The Weymouth Club in Weymouth, Massachusetts has been in business since the 1970s and was the subject of a Club Insider Cover Story in April 2012. They have grown, space by space, to over 150,000 square feet. Their service and member programming is clearly exceptional. Yet, with many new clubs opening, including lower-priced models, once again, they decided to follow a plan for renovations in different phases to stay at the top of the marketplace and maintain their healthy prices.
As always, in any renovation, decisions have to be made as to where to prioritize the expenditures. Usually, this is divided into three categories. One is looking how to add more revenue as a result of the renovation, including creating new spaces that can add dues revenue but also non-dues revenue. The second area is the all important interior environment and décor of the club. The goal here should be to create new levels of the "wow" factor. This obviously affects new membership sales but also motivates people to retain their memberships. The third decision is to decide what to do first and how to best divide up what needs to be done into phases so renovation expenses do not overwhelm the club.

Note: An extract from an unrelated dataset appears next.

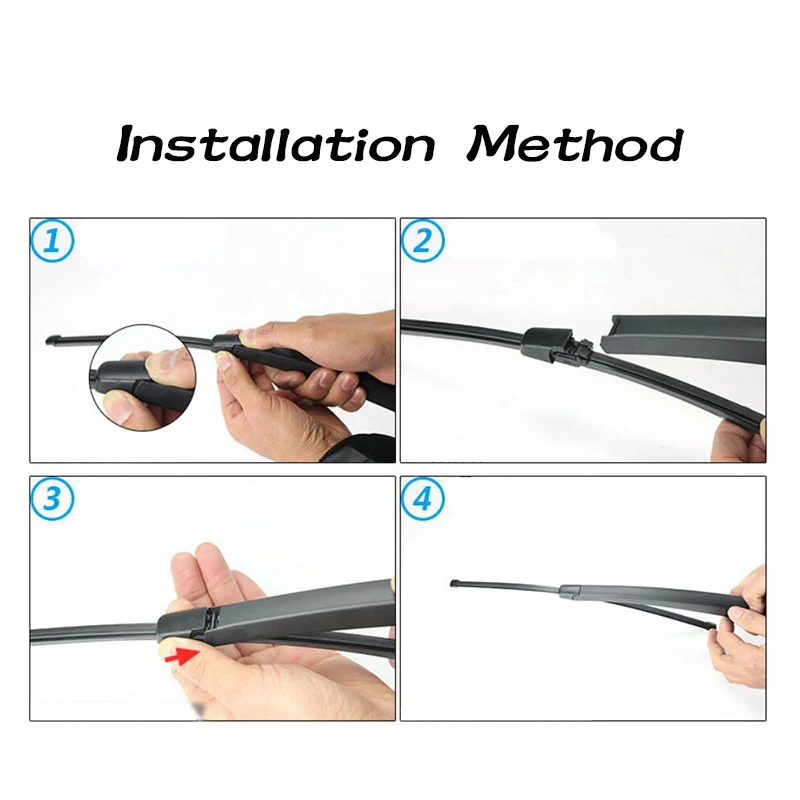 Installation Method

1

2

3

4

"Impact dollars" is a term that is used to help create a plan and set priorities. High impact dollars will get the highest return on investment, create the most excitement and increase member satisfaction. Low impact dollars means spending renovation dollars unwisely, misjudging what will do the most good. It should be noted that, at times, a renovation calls for "unglamorous" expenses, such as fixing an HVAC system or getting rid of mold, but these are absolutely necessary.